Shigatoxigenic E. coli (STEC) cause several foodborne disease outbreaks and isolated cases per year resulting in potentially life-threatening cases of HUS and TTP. Shiga toxin (Stx) genes are horizontally transferred to susceptible hosts by temperate phages, which increase their host's pathogenic profile upon infection. During foodborne infection, phages released from STEC cells can infect other members of the gut microbiota, which increases the amount of Stx produced and the severity of the resulting disease.

An unexpectedly common infection strategy used by a large proportion (70%) of Stx-phages involves adsorption to the host cell via BamA, an essential outer-membrane protein. BamA is highly conserved across members of the Enterobacteriaceae, and this infection strategy is likely to have driven the rapid dissemination of Stx and the emergence of high-profile STEC outbreaks since 1982, e.g. O104:H4 and O157:H7.

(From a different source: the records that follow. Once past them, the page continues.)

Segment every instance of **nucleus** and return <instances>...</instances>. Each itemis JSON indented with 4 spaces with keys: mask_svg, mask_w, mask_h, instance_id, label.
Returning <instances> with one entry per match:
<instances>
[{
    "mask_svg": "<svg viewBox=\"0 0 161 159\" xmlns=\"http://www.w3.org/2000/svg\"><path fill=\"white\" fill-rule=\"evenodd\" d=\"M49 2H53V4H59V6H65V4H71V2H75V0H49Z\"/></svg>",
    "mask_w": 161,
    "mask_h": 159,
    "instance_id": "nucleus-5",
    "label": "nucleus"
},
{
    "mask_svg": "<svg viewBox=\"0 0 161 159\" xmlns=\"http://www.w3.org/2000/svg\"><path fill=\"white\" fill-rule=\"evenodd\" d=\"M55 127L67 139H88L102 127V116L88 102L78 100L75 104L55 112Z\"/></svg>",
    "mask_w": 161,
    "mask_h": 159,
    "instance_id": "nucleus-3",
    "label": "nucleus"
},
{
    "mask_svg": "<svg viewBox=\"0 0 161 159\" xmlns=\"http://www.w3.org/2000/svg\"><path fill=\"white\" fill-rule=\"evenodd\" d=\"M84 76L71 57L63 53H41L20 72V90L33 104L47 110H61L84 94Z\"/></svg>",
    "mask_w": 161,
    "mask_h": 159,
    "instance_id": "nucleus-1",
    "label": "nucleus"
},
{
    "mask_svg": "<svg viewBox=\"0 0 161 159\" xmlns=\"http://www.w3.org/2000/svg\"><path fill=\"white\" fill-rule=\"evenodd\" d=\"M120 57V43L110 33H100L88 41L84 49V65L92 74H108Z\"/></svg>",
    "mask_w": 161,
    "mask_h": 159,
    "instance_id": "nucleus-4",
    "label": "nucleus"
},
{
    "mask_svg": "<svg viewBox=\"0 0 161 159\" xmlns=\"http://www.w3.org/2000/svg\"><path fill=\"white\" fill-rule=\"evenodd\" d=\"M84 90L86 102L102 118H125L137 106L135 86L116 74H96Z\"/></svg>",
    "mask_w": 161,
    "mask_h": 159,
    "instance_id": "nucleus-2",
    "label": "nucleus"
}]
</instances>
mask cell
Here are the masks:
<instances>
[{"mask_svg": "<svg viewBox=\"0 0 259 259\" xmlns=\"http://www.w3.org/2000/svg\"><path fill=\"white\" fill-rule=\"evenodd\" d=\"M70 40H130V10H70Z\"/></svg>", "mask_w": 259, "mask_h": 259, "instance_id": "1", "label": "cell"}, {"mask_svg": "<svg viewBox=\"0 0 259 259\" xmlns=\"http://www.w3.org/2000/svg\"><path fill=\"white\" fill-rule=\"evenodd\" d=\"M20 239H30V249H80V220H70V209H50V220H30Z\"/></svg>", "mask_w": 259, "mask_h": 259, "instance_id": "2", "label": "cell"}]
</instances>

Identification and characterisation of the phage BamA interaction is complicated by the essential nature of BamA. By fusing the membrane associated domain from the BamA orthologue of Pectobacterium atrosepticum, which cannot support Stx phage adsorption, a chimaera was generated that maintained BamA function whilst eliminating susceptibility to Stx-phage infection. The substitution of extracellular BamA sequences from E. coli with those of P. atrosepticum created a library from which adsorption studies were undertaken. It's hoped the information from these assays will help us understand how Stx-phages recognise their host. This knowledge might also improve our ability to limit Stx-phage infections in the gut environment for improved clinical outcomes.